The core technique is the same: compare consecutive intervals and decide whether they overlap. If the gap between them is smaller than the interval length, they overlap and you only count the gap. If the gap is large enough, they are separate and you count the full interval.

This "min of gap and duration" pattern shows up whenever you need to compute the total coverage of potentially overlapping intervals on a number line. Once you recognize it, the implementation is a simple loop.

Edge cases to watch for

Empty array. If timeSeries is empty, return 0. There are no attacks, so no poison.

Single attack. If there is only one attack, the answer is simply duration. The loop body never executes, and you just add duration at the end.

All attacks overlap. Something like timeSeries = [1, 2, 3, 4] with duration = 5. Every gap is 1, so each attack except the last contributes just 1 second. Total = 3 * 1 + 5 = 8.

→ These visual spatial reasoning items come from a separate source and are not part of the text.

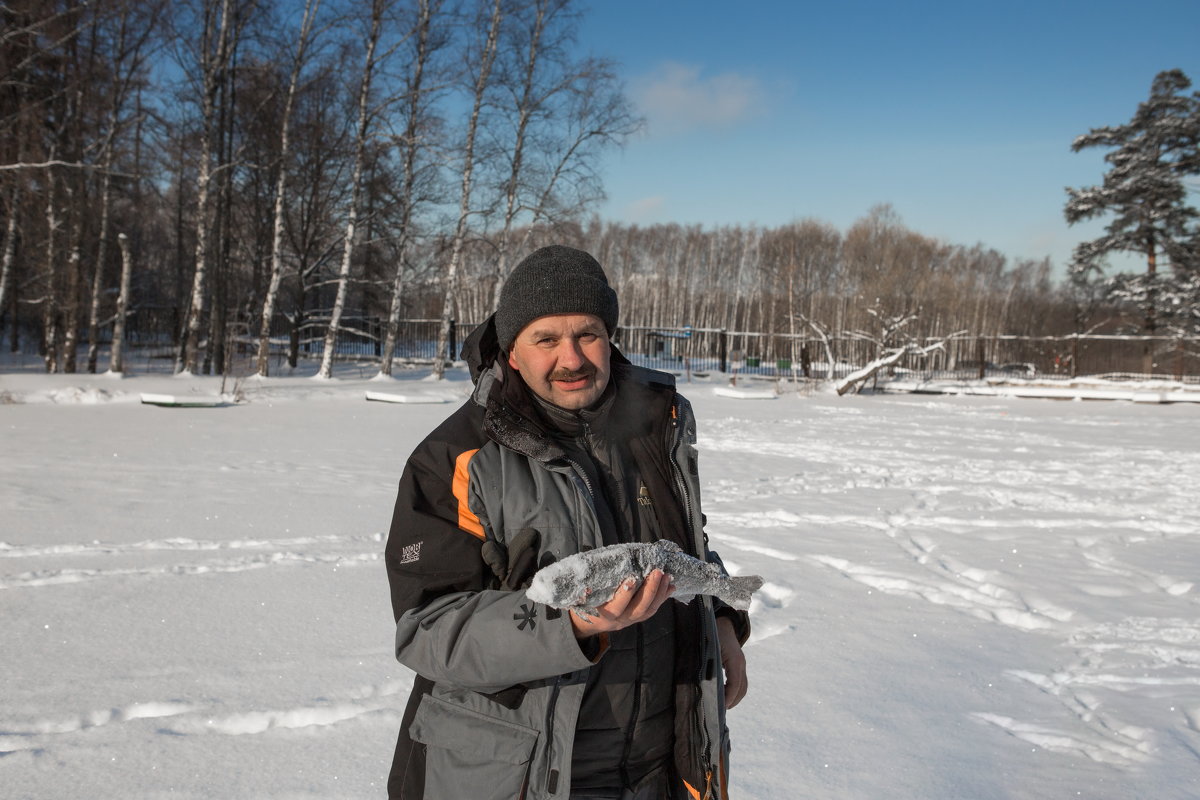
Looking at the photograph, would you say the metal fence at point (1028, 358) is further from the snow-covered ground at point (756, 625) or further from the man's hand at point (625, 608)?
the man's hand at point (625, 608)

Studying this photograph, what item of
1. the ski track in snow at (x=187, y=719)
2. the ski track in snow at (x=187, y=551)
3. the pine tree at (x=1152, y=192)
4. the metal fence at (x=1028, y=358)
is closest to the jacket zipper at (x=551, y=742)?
the ski track in snow at (x=187, y=719)

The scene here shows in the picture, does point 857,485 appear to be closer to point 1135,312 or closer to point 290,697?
point 290,697

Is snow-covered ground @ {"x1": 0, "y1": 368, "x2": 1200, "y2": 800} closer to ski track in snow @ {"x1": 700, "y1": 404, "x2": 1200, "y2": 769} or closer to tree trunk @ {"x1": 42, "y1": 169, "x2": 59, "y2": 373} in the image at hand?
ski track in snow @ {"x1": 700, "y1": 404, "x2": 1200, "y2": 769}

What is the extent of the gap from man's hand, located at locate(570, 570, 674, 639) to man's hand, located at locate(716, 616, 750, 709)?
59cm

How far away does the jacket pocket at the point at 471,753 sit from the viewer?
4.48ft

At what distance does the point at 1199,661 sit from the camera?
151 inches

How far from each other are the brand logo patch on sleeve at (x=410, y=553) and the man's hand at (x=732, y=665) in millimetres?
750

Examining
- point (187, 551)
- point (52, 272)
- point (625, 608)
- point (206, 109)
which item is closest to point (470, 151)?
point (206, 109)

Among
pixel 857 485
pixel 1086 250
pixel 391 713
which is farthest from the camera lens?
pixel 1086 250

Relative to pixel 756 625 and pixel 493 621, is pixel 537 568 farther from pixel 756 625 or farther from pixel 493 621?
pixel 756 625

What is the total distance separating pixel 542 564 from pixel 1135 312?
38.4 meters

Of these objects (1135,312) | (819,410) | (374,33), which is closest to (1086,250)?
(1135,312)

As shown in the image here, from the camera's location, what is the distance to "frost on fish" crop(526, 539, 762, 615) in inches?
45.8

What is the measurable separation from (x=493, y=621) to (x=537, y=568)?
17 centimetres
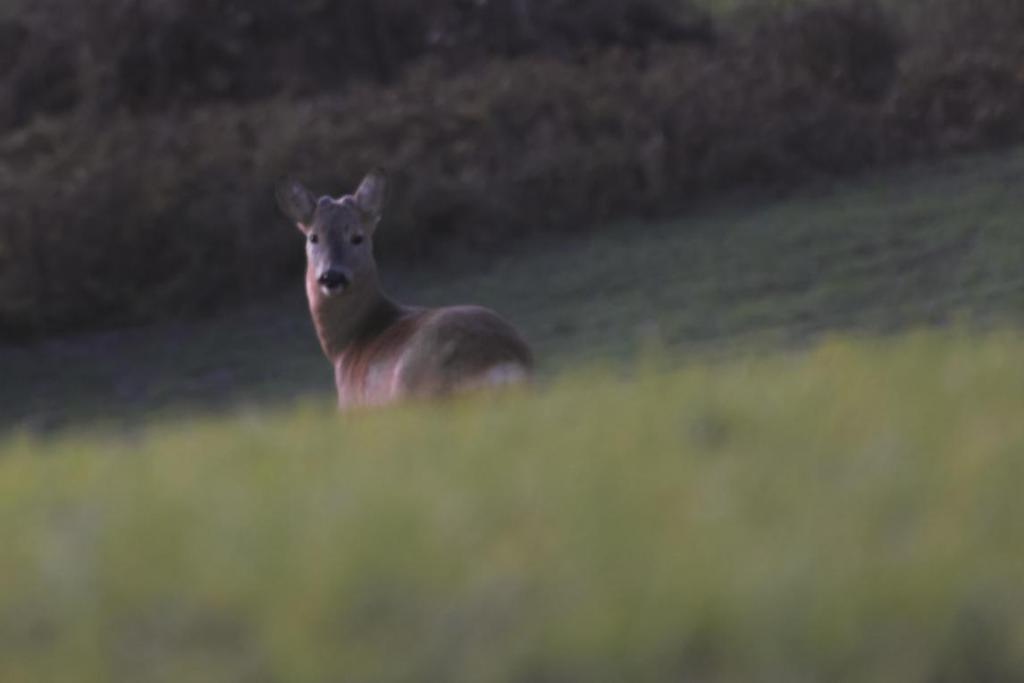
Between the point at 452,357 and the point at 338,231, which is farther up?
the point at 338,231

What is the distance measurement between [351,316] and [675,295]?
11275 millimetres

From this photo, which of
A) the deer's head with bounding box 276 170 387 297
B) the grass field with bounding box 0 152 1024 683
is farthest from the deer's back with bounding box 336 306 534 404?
the grass field with bounding box 0 152 1024 683

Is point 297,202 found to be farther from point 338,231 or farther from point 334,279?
point 334,279

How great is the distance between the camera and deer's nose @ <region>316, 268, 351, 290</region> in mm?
12531

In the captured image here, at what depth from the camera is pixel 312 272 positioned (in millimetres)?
12953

No attacks overlap. For example timeSeries = [1, 10, 20] with duration = 3. Every gap exceeds the duration, so each attack contributes the full 3 seconds. Total = 3 * 3 = 9.

From understanding to recall

This is one of those problems where the solution is short but the reasoning matters. You need to internalize why min(duration, gap) is the right formula and why the last attack always gets the full duration. If you just memorize the code without understanding the overlap logic, you will struggle when the same pattern appears in harder problems like Merge Intervals or Non-overlapping Intervals.

Practice reproducing the solution from scratch. Draw the timeline, label the gaps, and convince yourself that min(duration, gap) handles both overlapping and non-overlapping cases. Once that clicks, this problem becomes a building block you can reuse.